Kagan recited a lengthy description of how minority votes were suppressed, primarily in the South, and said, “The Voting Rights Act of 1965 represented Congress’s most determined effort to stop the cycle. Selma’s Bloody Sunday had galvanized the Nation to finally confront racial disfranchisement. …”

Then she sounded like the most conservative justice reacting to the court-driven social changes of the 1950s and ‘60s: “The American people pay no Member of this Court to make those predictive policy judgments – and more importantly, the Constitution does not allow us to base our decisions on them.

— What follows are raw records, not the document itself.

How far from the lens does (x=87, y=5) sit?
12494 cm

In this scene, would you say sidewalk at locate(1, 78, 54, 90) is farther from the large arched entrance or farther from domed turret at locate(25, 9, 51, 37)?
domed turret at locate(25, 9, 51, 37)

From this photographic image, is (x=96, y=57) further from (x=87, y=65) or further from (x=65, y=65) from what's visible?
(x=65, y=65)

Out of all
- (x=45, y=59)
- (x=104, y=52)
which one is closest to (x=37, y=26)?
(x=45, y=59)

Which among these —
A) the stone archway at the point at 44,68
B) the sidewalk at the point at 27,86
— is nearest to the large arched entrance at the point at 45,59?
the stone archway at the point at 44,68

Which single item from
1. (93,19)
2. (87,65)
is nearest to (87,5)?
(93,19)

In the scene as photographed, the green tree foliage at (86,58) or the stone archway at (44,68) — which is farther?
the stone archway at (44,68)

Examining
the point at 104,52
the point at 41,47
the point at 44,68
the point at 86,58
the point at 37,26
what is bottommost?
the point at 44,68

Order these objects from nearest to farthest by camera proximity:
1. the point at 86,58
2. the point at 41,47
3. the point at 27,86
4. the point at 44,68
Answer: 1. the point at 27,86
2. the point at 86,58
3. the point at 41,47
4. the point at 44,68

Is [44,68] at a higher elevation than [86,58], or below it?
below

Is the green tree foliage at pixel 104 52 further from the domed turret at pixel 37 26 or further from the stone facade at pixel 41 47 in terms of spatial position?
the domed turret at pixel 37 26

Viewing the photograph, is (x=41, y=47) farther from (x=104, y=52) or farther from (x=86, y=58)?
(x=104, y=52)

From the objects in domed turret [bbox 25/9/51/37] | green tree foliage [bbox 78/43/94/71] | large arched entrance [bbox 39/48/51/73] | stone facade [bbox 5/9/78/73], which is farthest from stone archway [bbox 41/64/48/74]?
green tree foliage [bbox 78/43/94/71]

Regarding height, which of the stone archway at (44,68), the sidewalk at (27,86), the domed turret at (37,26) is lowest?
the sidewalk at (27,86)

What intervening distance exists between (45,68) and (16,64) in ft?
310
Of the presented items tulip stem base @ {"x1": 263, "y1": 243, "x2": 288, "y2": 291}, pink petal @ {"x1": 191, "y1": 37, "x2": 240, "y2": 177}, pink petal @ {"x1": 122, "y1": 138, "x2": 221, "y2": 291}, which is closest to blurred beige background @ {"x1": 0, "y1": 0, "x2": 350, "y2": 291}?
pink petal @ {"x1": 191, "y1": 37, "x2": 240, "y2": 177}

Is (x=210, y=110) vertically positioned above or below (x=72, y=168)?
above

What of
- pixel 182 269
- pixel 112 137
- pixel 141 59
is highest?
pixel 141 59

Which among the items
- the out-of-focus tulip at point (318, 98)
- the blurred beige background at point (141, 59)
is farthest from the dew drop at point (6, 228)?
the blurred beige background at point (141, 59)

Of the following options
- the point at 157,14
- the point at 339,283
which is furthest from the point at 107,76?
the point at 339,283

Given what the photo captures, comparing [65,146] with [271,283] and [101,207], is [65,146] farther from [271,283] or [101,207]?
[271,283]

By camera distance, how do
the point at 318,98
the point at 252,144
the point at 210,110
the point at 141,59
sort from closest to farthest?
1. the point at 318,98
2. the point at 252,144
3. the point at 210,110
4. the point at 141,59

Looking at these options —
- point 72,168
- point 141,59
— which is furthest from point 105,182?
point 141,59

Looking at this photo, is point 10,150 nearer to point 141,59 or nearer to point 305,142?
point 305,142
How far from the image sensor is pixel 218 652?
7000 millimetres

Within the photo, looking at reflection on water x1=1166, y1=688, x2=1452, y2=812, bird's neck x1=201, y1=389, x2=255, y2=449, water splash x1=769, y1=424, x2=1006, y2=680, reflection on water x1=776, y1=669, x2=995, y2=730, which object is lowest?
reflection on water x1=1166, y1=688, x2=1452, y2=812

“It is for the people’s representatives in Congress to decide when the Nation need no longer worry about the dilution of minority voting strength. So long as Congress has not done so – and it has not – this Court has no right to cancel (sorry, ‘update’) a duly enacted statute on the theory that it knows better. …”

Kagan then accused the country’s “two major parties” of competing “in a race to the bottom.”

She said the Court’s ruling puts achievements of minority representation in government in peril.

And she ended with this rousing statement: “I dissent because Congress elected otherwise. I dissent because the Court betrays its duty to faithfully implement the great statute Congress wrote. I dissent because the Court’s decision will set back the foundational right Congress granted of racial equality in electoral opportunity. I dissent.”

Notes & Quotes

Election Day in Knox County is tomorrow – Tuesday, May 5. Polls are open from 8 to 8.

Quote: “A prince never lacks legitimate reasons to break his promise.” – Niccolò Machiavelli, author of The Prince (1513).